On Sunday, Oct. 4, the drying-out main track was sealed and muddy for the first four races and harrowed and upgraded to good thereafter. It played honestly in terms of paths and running styles.

As far as the turf is concerned, you know the story of how the Flower Bowl and Joe Hirsch Turf Classic were run under bog-like conditions. Before the rains came, the main distinctions were among the six-furlong sprints on the inner turf, where tactical speed was a must, and the 1 1/16-mile routes on the Widener, which were dominated by stretch-runners.

In addition to needing some positional speed, the post position cutoff has been numbers 1-7 for inner-turf sprinters at six furlongs. Horses drawn wider than that were a collective 2 for 49 to start the week.


It's a six-day week, with the $100,000 Pebbles for 3-year-old turf fillies highlighting Monday's Columbus Day card. Before that are the fall meet's two marquee races for 2-year-olds on Saturday, the Grade 1, $400,000 twin-bill of the Champagne and Frizette, along with the $300,000 Jamaica, a newly minted Grade 1 for 3-year-olds scheduled for 1 1/8 miles on the inner turf.

Stanley Hough could have a memorable day on Saturday, with Discreetly Mine coming into the Champagne off a runner-up finish in the Futurity, and Awesome Maria likely to be favored in the Frizette after a decisive win in the Matron.

On Sunday, Girolamo, owned by Godolphin Stable, figures to be a clear-cut favorite in the $150,000 Jerome, a Grade 2 stakes for 3-year-olds out of the chute at one mile.


Why does it seem like Mother Nature has it in for the New York Racing Association? To recall, Travers Day was a total wash-out, and after that there was no measureable rain in the Saratoga area for the next three weeks. This goes along with a long list of wash-outs over the past few years.

After the heaviest rains last Friday night and early Saturday morning passed by off to the east, it seemed as though Belmont Park had dodged the proverbial bullet and there was only a slight chance of scattered storms through late afternoon.
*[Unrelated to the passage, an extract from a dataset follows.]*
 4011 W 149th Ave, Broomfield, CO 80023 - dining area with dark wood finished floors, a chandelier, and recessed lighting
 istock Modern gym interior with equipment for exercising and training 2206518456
Lo and behold, a razor-thin line of yellow and red stuff on the Doppler radar took up residence directly over Elmont, Long Island, and dumped more than two inches of rain, turning Big Sandy into Big Sloppy before the start of the Vosburgh. And the rain would kick into overdrive just when the fields for the Vosburgh, Flower Bowl, and Joe Hirsch Turf Classic were approaching the starting gate.

Do you suppose Mother Nature follows both politics and racing in New York and was just trying to make her feelings known?
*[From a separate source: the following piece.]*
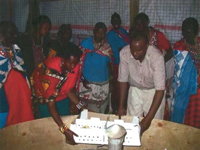 The women listen intently to the expert of the care and handling of the kukus.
Or maybe she just needed to get out on Interpatation after betting on him in the Turf Classic the three previous years, or what?


Sky's the Limit

Trainer: Bill Mott

Last race: Oct. 3, 3rd

Finish: 1st by 3 1/4

Three-year-old colt by Sky Mesa had closed fast to miss by a neck in his debut at Calder last December and returned from a layoff to show vastly improved speed in a wire-to-wire maiden triumph. His time of 1:34.84 for the mile earned a 94 Beyer.

Redding Colliery

Trainer: Kiaran McLaughlin

Last race: Oct. 3, 4th

Finish: 5th by 1 1/4

After beginning his career in England and Dubai, he has had some tough luck in three fifth-place finishes. He ran in the two toughest first-level allowances at Saratoga (against Jerome-bound Girolamo and chasing Mesa Sunrise's blistering pace in a 14-horse field), and was lucky not to go down after being boxed in and clipping the pacesetter's heels in deep stretch last Saturday.


Trainer: Todd Pletcher

Last race: Oct. 4, 9th

Finish: 1st by 7 1/4

Finished determinedly for second in his turf debut at Saratoga and improved several lengths for an opportunistic win in the off-the-turf Pilgrim Stakes second time out, drawing off with authority and earning a 90 Beyer. Barn has all kinds of options with this versatile son of Giant's Causeway.

Rising Moon

Trainer: Rick Dutrow

Last race: Sept. 30, 8th

Finish: 1st by 3 3/4

Gave way in the Sword Dancer on turf but rebounded off a 45-day freshening to win the Mr. Right overnight stakes with a strong run through the stretch. The rock-solid veteran earned a 96 Beyer for the effort - the ninth time from nine career dirt starts that he has run at least a 95.